Bonhoeffer broke a lot of the rules of his time and taught that faith should be external and active, Kelly said. To Bonhoeffer, pursuit of justice and faith were inextricably linked. These teachings resonated with Kelly during an unexpected time in his life when his faith most needed it.
“When you’re in a monastery like I was, life is pretty much mapped out,” said Kelly, a systematic theology professor at La Salle University. “I thought maybe at that point in my life, I was following a rule, but I had lost contact with Jesus Christ, and I think that’s what really turned my life around — being on the receiving end of (Bonhoeffer’s) criticisms.”
Bonhoeffer was, as fitting with the Interfaith Lecture Series theme this week, a spy for God. At 2 p.m. today in the Hall of Philosophy, Kelly will discuss Bonhoeffer’s dichotomous life in a lecture called “The Costly Grace of Christian Discipleship in the Life, Writings and Espionage Activities of Dietrich Bonhoeffer.”
However, his desire for justice and active faith often put him in conflict with his own pacifism. Most notably, he was a double agent — both a spy for the Third Reich and an active member of the conspiracy to overthrow and kill Hitler, Kelly said.
“We can search the writings of religious writers of that period, but there’s no one who spoke so forcefully or eloquently on the need for peace on earth, so it seems a bit incongruous that he will then join the conspiracy to kill the head of state,” Kelly said.

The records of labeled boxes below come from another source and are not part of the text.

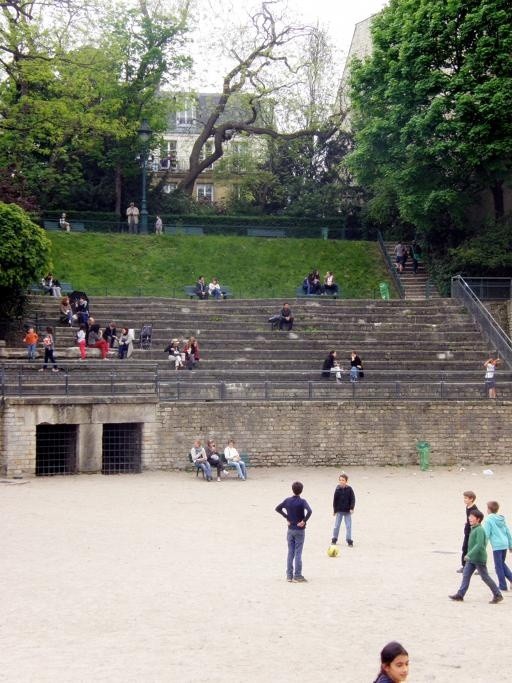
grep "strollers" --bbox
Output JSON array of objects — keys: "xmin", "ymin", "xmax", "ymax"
[{"xmin": 138, "ymin": 321, "xmax": 154, "ymax": 349}]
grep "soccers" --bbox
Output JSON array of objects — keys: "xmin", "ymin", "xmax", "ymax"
[{"xmin": 327, "ymin": 545, "xmax": 340, "ymax": 556}]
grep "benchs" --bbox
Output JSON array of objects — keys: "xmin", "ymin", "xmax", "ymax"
[
  {"xmin": 162, "ymin": 224, "xmax": 204, "ymax": 236},
  {"xmin": 244, "ymin": 228, "xmax": 287, "ymax": 239},
  {"xmin": 189, "ymin": 454, "xmax": 250, "ymax": 478},
  {"xmin": 40, "ymin": 221, "xmax": 85, "ymax": 233}
]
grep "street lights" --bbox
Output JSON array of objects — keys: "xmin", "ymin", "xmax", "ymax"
[{"xmin": 136, "ymin": 117, "xmax": 153, "ymax": 235}]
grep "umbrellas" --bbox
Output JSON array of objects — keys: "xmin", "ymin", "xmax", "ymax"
[{"xmin": 69, "ymin": 290, "xmax": 90, "ymax": 312}]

Bonhoeffer wrote, questioned and re-questioned his ethics several times to reconcile the two desires. Out of this came the double effect of morality, in which Christians recognize sinful behavior but trust they will be forgiven and accept the fault, Kelly said.

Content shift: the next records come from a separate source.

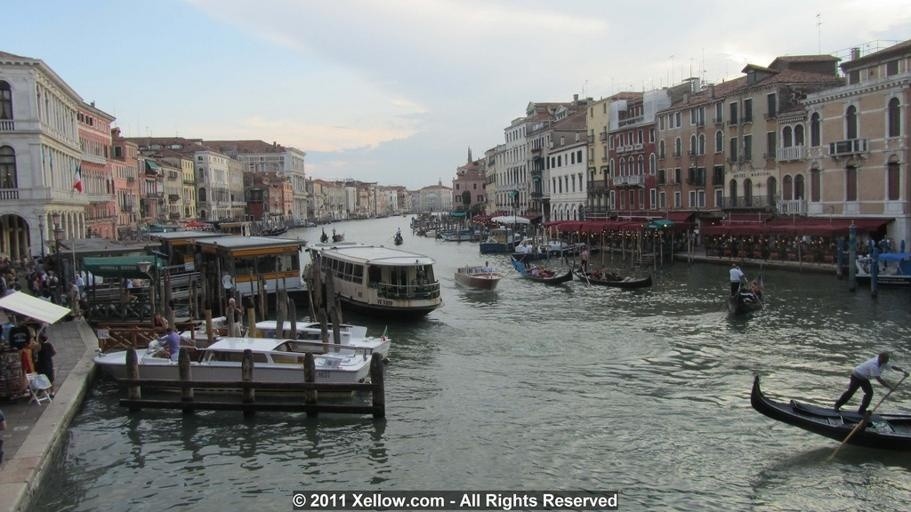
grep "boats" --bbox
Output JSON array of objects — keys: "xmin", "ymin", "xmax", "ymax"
[
  {"xmin": 93, "ymin": 316, "xmax": 392, "ymax": 399},
  {"xmin": 853, "ymin": 251, "xmax": 911, "ymax": 284},
  {"xmin": 751, "ymin": 376, "xmax": 911, "ymax": 451},
  {"xmin": 480, "ymin": 239, "xmax": 585, "ymax": 282},
  {"xmin": 726, "ymin": 275, "xmax": 764, "ymax": 312},
  {"xmin": 395, "ymin": 236, "xmax": 403, "ymax": 245},
  {"xmin": 59, "ymin": 225, "xmax": 314, "ymax": 313},
  {"xmin": 455, "ymin": 265, "xmax": 502, "ymax": 290},
  {"xmin": 333, "ymin": 235, "xmax": 344, "ymax": 241},
  {"xmin": 576, "ymin": 271, "xmax": 652, "ymax": 287},
  {"xmin": 304, "ymin": 241, "xmax": 442, "ymax": 315},
  {"xmin": 437, "ymin": 229, "xmax": 490, "ymax": 241},
  {"xmin": 320, "ymin": 232, "xmax": 328, "ymax": 242}
]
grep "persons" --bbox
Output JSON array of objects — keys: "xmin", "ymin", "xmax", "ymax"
[
  {"xmin": 122, "ymin": 277, "xmax": 133, "ymax": 290},
  {"xmin": 408, "ymin": 205, "xmax": 906, "ymax": 298},
  {"xmin": 224, "ymin": 298, "xmax": 243, "ymax": 337},
  {"xmin": 153, "ymin": 305, "xmax": 196, "ymax": 362},
  {"xmin": 394, "ymin": 226, "xmax": 402, "ymax": 240},
  {"xmin": 834, "ymin": 351, "xmax": 909, "ymax": 417},
  {"xmin": 133, "ymin": 279, "xmax": 144, "ymax": 288},
  {"xmin": 0, "ymin": 249, "xmax": 94, "ymax": 467}
]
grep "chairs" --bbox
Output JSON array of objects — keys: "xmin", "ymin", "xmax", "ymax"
[{"xmin": 25, "ymin": 372, "xmax": 52, "ymax": 405}]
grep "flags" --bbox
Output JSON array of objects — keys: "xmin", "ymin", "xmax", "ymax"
[{"xmin": 73, "ymin": 167, "xmax": 83, "ymax": 193}]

Bonhoeffer lived by the double effect of morality standard, which was reflected in the political and espionage work he did in Germany that eventually led to his execution.
“He understood that when you are confronted with an evil that is so systemically rooted in an entire country and an entire ideology, that violence may be necessary,” Kelly said.
In Kelly’s own teachings, he said he takes a cue from Bonhoeffer and encourages his students and audiences to challenge their own faiths and influences.
“A lot of it comes down to sharing our faith and sharing aspects of our lives when we wonder what will be our contribution to the future of our country and our personal lives,” Kelly said. “I think all of us need mentors, and we also need those who can be integrated into the ideal that we need. … It’s simply taking the action of their lives and responding to their challenges.”